Presidential hopeful Herman Cain stops by Detroit
Republican presidential contender Herman Cain was in Detroit touting his so-called “9-9-9” tax plan Friday.
That plan has come under attack for being unfair to lower-income people. But Cain says it has provisions for economically distressed cities like Detroit.
Cain says his 9-9-9 plan would help rejuvenate the economy, which he says is “on life support.” Each “nine” stands for a new policy: a 9 percent federal flat tax, a 9 percent national sales tax, and a 9 percent national business tax.
But, Cain says the plan would make an exception for the poorest Americans: the 9-0-9.
“In other words, if you are at or below the poverty level, then you don’t pay that middle nine tax on your income,” Cain said. “This is how we help the poor.”
Cain says he’ll also implement “opportunity zones” in some poor areas.
That set-up would allow different groups to submit plans identifying and eliminating cumbersome regulations, and other policies that squash economic growth.
Cain stood in front of Detroit’s abandoned train depot to make a point about what he calls “failed liberal policies,” particularly high taxes and excessive government regulation.
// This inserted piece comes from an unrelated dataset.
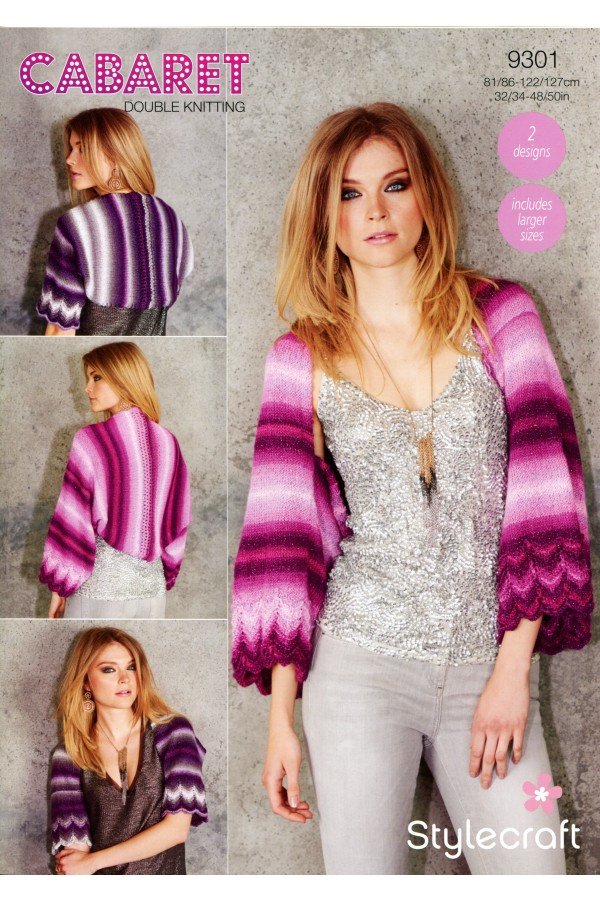 Stylecraft Shrugs Knitting Pattern Leaflet 9301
He said eliminating taxes like the capital gains tax will help spur investment in blighted areas.
“What if an investor wanted to do something with this building behind us?" Cain asked. "What if they wanted to spend $10 m to turn it into a mall or a restaurant facility? Under 999, they would be able to deduct that capital investment in the year that they make it.”
Cain later said he was unaware that the empty building is owned by billionaire Ambassador Bridge owner Manuel Moroun.